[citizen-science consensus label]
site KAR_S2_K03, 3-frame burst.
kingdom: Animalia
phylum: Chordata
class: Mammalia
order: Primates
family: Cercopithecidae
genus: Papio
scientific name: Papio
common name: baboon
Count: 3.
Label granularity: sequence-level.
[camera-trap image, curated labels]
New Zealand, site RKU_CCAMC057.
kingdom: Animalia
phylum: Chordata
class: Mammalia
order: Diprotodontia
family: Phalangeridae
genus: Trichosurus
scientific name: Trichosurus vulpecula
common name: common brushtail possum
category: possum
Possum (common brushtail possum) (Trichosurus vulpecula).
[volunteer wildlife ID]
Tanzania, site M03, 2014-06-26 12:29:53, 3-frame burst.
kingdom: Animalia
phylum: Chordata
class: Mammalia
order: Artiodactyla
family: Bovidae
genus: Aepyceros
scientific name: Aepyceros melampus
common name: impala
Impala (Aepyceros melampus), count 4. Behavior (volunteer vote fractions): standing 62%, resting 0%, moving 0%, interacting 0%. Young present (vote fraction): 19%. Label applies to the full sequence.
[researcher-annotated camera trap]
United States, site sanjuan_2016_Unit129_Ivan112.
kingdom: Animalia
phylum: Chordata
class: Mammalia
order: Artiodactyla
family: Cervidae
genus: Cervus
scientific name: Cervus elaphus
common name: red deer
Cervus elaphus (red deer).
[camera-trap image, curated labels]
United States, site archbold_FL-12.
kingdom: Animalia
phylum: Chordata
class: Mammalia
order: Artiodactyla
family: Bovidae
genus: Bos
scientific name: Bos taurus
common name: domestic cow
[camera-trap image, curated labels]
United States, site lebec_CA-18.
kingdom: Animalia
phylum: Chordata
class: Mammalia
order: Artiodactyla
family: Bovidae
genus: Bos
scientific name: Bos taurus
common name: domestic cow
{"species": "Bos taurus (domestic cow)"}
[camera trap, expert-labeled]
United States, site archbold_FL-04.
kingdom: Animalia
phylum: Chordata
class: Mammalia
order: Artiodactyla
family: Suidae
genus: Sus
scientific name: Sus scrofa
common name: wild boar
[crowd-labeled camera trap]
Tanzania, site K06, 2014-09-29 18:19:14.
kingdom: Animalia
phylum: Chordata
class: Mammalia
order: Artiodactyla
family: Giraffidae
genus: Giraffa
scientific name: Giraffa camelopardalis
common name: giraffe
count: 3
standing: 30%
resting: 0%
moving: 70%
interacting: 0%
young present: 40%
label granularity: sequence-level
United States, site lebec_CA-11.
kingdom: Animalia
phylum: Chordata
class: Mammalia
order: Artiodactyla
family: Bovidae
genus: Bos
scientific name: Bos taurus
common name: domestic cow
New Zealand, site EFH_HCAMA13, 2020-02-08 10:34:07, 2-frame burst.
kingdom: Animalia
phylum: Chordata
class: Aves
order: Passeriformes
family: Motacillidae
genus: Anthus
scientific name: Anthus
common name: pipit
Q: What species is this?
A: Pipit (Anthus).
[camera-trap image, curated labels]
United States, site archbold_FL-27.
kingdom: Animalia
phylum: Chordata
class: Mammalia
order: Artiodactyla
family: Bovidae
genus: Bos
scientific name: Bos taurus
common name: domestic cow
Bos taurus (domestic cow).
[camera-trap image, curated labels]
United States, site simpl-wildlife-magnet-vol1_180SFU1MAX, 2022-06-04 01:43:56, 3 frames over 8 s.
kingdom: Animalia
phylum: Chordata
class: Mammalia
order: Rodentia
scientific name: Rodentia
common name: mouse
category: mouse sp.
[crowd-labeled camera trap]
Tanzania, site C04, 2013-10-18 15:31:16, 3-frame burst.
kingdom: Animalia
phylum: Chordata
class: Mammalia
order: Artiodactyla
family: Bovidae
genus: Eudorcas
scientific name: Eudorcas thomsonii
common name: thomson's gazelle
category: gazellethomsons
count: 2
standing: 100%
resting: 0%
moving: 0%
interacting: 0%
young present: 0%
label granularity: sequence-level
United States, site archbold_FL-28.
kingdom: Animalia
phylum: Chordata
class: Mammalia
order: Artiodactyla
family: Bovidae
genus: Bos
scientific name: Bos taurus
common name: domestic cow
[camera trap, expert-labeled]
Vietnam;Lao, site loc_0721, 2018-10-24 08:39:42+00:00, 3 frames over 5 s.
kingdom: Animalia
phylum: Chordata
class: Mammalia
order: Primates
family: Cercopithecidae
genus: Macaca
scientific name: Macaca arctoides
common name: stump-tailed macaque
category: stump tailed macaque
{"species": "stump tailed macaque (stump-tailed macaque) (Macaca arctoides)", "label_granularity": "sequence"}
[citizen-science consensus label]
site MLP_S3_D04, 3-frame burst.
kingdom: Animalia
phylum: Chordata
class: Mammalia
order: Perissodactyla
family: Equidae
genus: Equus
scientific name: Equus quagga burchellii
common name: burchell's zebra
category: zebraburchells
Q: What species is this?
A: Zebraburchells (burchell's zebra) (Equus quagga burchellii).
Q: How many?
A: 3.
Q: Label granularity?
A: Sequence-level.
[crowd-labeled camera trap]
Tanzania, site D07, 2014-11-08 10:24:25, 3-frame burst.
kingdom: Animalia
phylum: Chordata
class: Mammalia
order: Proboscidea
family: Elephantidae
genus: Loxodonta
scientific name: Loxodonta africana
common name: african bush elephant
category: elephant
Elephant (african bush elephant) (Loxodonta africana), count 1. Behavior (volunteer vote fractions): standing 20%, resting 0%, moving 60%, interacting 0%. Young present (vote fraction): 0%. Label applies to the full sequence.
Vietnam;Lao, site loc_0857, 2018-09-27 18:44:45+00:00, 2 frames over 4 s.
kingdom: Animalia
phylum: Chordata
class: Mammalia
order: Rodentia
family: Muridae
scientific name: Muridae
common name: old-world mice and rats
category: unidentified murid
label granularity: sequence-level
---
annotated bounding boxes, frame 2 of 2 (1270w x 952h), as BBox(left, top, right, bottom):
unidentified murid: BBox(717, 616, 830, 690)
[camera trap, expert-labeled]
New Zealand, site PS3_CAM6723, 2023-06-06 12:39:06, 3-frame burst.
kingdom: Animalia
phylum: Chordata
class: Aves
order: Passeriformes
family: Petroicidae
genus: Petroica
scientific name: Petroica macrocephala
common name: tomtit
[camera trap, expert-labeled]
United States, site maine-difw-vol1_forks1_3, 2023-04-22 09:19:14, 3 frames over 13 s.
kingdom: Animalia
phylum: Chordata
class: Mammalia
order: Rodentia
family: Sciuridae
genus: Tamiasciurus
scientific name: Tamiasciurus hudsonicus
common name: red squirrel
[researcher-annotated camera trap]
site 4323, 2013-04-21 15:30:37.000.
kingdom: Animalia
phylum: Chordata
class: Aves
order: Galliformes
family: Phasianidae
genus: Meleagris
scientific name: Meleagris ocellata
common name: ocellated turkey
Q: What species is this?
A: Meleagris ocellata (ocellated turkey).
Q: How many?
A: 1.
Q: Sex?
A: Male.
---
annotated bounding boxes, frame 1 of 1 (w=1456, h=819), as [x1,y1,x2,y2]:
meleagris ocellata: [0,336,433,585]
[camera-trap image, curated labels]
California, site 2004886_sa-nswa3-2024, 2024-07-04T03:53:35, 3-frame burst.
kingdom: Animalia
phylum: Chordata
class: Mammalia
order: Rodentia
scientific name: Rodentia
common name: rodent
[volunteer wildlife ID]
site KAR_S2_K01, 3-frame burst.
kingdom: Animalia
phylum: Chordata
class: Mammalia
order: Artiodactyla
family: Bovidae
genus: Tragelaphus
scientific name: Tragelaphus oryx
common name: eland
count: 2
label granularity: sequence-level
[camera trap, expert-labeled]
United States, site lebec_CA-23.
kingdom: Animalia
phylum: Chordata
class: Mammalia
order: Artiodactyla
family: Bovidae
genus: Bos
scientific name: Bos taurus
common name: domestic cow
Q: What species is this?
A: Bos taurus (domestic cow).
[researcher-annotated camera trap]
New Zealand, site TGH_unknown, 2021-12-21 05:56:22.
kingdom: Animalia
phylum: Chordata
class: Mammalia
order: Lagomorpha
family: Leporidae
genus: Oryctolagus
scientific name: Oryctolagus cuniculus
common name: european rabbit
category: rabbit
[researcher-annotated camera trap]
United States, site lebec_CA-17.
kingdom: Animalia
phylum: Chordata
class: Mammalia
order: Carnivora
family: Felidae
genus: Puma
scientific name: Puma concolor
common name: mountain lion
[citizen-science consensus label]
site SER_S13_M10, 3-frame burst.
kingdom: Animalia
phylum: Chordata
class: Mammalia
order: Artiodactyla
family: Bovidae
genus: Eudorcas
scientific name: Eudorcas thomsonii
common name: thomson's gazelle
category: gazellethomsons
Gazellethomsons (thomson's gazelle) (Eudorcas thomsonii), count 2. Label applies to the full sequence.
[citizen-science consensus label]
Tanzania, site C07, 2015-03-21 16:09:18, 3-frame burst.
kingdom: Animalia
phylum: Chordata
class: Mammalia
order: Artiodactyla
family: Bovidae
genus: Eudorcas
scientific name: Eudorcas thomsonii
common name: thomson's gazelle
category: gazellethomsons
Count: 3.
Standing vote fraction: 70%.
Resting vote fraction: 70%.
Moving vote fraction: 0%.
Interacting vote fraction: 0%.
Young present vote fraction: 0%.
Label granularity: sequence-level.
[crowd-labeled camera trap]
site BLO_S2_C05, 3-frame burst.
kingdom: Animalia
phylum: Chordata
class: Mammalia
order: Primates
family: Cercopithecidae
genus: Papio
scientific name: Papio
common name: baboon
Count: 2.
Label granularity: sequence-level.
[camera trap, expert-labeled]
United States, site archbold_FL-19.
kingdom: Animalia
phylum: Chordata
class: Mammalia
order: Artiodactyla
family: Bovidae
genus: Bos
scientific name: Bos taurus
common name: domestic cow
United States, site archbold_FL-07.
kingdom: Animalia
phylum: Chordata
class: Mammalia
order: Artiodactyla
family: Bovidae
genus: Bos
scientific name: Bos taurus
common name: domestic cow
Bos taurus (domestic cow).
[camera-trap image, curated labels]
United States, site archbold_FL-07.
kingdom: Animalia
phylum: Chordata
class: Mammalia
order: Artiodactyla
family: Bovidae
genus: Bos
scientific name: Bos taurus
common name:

══════════════════════════════

(Work order) For every line of the material that holds the word "macaque", make a copy.

(Written solution)
common name: stump-tailed macaque
category: stump tailed macaque
{"species": "stump tailed macaque (stump-tailed macaque) (Macaca arctoides)", "label_granularity": "sequence"}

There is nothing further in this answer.